Question: "Show to leading order, the probability of (averaged) bit error $p_b$ goes as $9f^2.$
I've been studying David Mackay's solution in the book where he argues something like the bit error is dominated by two flips in the received vector. The optimal decoder will induce a 3rd bit flip when faced with 2 bits flipped by noise. Meaning the decoded vector differs in 3 bits from the transmitted vector. He argues the chance of a bit being flipped in the decoded vector is 3/7 regardless of whether it is a parity bit or a source bit. And the chance of a bit being flipped is 3/7 times the probability of block error. He suggests for our purpose of bit error, we're only interested in the source bits not parity bits being flipped. So far i'm with the Author.

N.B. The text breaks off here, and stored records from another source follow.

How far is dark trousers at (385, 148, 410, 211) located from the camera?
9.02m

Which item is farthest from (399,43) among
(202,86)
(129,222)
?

But the next part he loses me when he argues that
Are parity bits or source bits more likely to be among these three flipped bits, or are all seven bits equally likely to be corrupted when the noise vector has weight two? The Hamming code is in fact completely symmetric in the protection it affords to the seven bits (assuming a binary symmetric channel). [This symmetry can be proved by showing that the role of a parity bit can be exchanged with a source bit and the resulting code is still a (7, 4) Hamming code; see below.] The probability that any one bit ends up corrupted is the same for all seven bits. So the probability of bit error (for the source bits) is simply three sevenths of the probability of block error.
How does the symmetry allow us to this conclusion? I understand the symmetry exists but why does it mean it doesn't matter that there are 4 source bits and 3 parity bits and we don't need to take into account that there are more source bits than parity bits, which if the noise acted on only the parity bits we'd still have no bit error in that case? Or a mixture of.